-- BEGIN QUOTED TEXT --

STUDENT’S RAP SONG PROTECTED BY THE FIRST AMENDMENT

Case citation: Bell v. Itawamba County School Board, __ F.3d __, 2014 WL 7014371 (5th Cir. 2014).

Summary: In December 2010, Taylor Bell was an eighteen-year-old senior at Itawamba Agricultural High School in Louisiana with no disciplinary record, except for one in-school suspension for tardiness. Bell, an aspiring rap musician, began recording and seriously pursuing music in his early teens. According to Bell, female friends at school told him before Christmas 2010 that two male athletic coaches had inappropriately touched them and made sexually-charged comments to them and other female students. Bell did not report these complaints to school authorities, based on his belief that any complaint would be ignored. During the Christmas holidays, while school was not in session, Bell composed and recorded a rap song about the female students’ complaints at a professional recording studio unaffiliated with the school. Bell did not use any school resources in creating or recording the song. According to Bell, he believed that if he wrote and sang about the incidents, somebody would listen to his music and that it might help remedy the problem of teacher-on-student sexual harassment.

In January 2011, Bell uploaded the song to his profile on Facebook using his private computer during non-school hours. On Facebook, the song was accessible to Bell’s pre-approved online “friends.” The Facebook website was blocked on school computers. Although any of Bell’s Facebook “friends” potentially could use a cellphone to access the song on Facebook, school regulations prohibited students from bringing cellphones to school. Upon returning to school after the Christmas holidays, Bell testified that he never encouraged anyone at school—students or staff—to listen to the song. He further testified that he never played the song at school. No evidence was offered by the School Board to the contrary.

On January 6, 2011, one of the coaches received a text message inquiring about the song from his wife, who had been informed of Bell’s Facebook posting by a friend. In response to the inquiry, a student allowed the coach to listen to the song on the student’s cellphone. The coach immediately reported it to the Principal, Trae Wiygul, who, in turn, informed Teresa McNeece, the Superintendent.

The next day, Wiygul, McNeece, and the school district’s attorney, Michele Floyd, questioned Bell about the song and its accusations. According to Bell, the school officials never suggested that the coaches felt threatened; instead, it seemed to Bell, the problem was that one of the coaches felt as though “his name had been slandered.” Bell testified that the officials never said that school had been disrupted as a result of the song. After speaking with McNeece and the other officials, Bell was sent home for the rest of that day, which was a Friday. Bell testified that he was not given a clear answer as to the specific reason why he was being sent home that day.

Due to snow, the school was closed until Friday of the following week. During that time, Bell created a more polished version of the song, which included various sound effects, a slideshow, and a brief monologue at the conclusion. Bell then uploaded the final version of the song to YouTube from his home computer before classes resumed. Bell later explained that he created and posted this YouTube version of the song to help people, including school officials, “more clearly understand exactly what [he] was saying” in the song.

When school resumed on the following Friday, Bell returned to school. He testified that he could discern no disruption due to the song, nor did he tell anyone at school—students or staff—to listen to the song. However, around mid-day on that date, he was removed from class by the Assistant Principal, who informed him that he was suspended effective immediately, pending a disciplinary hearing. However, school officials did not require Bell to immediately vacate the school, and he remained in the school commons until his school bus arrived at day’s end.

-- END QUOTED TEXT --

Reproduce the stretch of the case summary from "In January 2011, Bell" through "to the contrary.". The lines that come next have no connection to the case summary.

-- BEGIN DATA SEGMENT --

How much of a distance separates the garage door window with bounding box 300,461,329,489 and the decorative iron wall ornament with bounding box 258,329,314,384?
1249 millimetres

-- END DATA SEGMENT --

THE REPLY:
In January 2011, Bell uploaded the song to his profile on Facebook using his private computer during non-school hours. On Facebook, the song was accessible to Bell’s pre-approved online “friends.” The Facebook website was blocked on school computers. Although any of Bell’s Facebook “friends” potentially could use a cellphone to access the song on Facebook, school regulations prohibited students from bringing cellphones to school. Upon returning to school after the Christmas holidays, Bell testified that he never encouraged anyone at school—students or staff—to listen to the song. He further testified that he never played the song at school. No evidence was offered by the School Board to the contrary.